Some of you will have been following the controversy about Michael Gove’s (the education secretary) ideas about the curriculum for primary and secondary education. Some of this has to do with how maths is taught and what it’s for.
There appear to be two views about education: one that it is designed to equip people to operate in the world. So you teach people how to hew wood and draw water, so they will be efficient and effective wood-hewers and water-drawers and increase the country’s GNP and so on; the other that it teaches people to think, so they suggest maybe we could have an aqueduct.

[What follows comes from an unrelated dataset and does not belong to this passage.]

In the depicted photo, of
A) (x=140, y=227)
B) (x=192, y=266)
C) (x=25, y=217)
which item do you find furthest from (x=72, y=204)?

And maths can be seen as a set of tools in your toolbox, to tell you how much wood to hew and water to draw, or even how to set up the aqueduct at the correct angle and flow rate. Or it can be seen as a philosophy, a way of thinking about the world. Or even an art form, an occupation that is a human pleasure and delight and not necessarily for anything.
One of the thing that concerns me about interface design is that sometimes, it is a series of incremental improvements to make things easier, rather than a question as to whether the thing that is being done is worth doing at all. Yes, I know, that it is seen as a luxury. firstly, there are the bills to pay and the food to cook (and the wood to hew and the water to draw). But occasionally, if you have the time, ask yourself if there is something of delight in what you are doing. If so, it is probably worth it.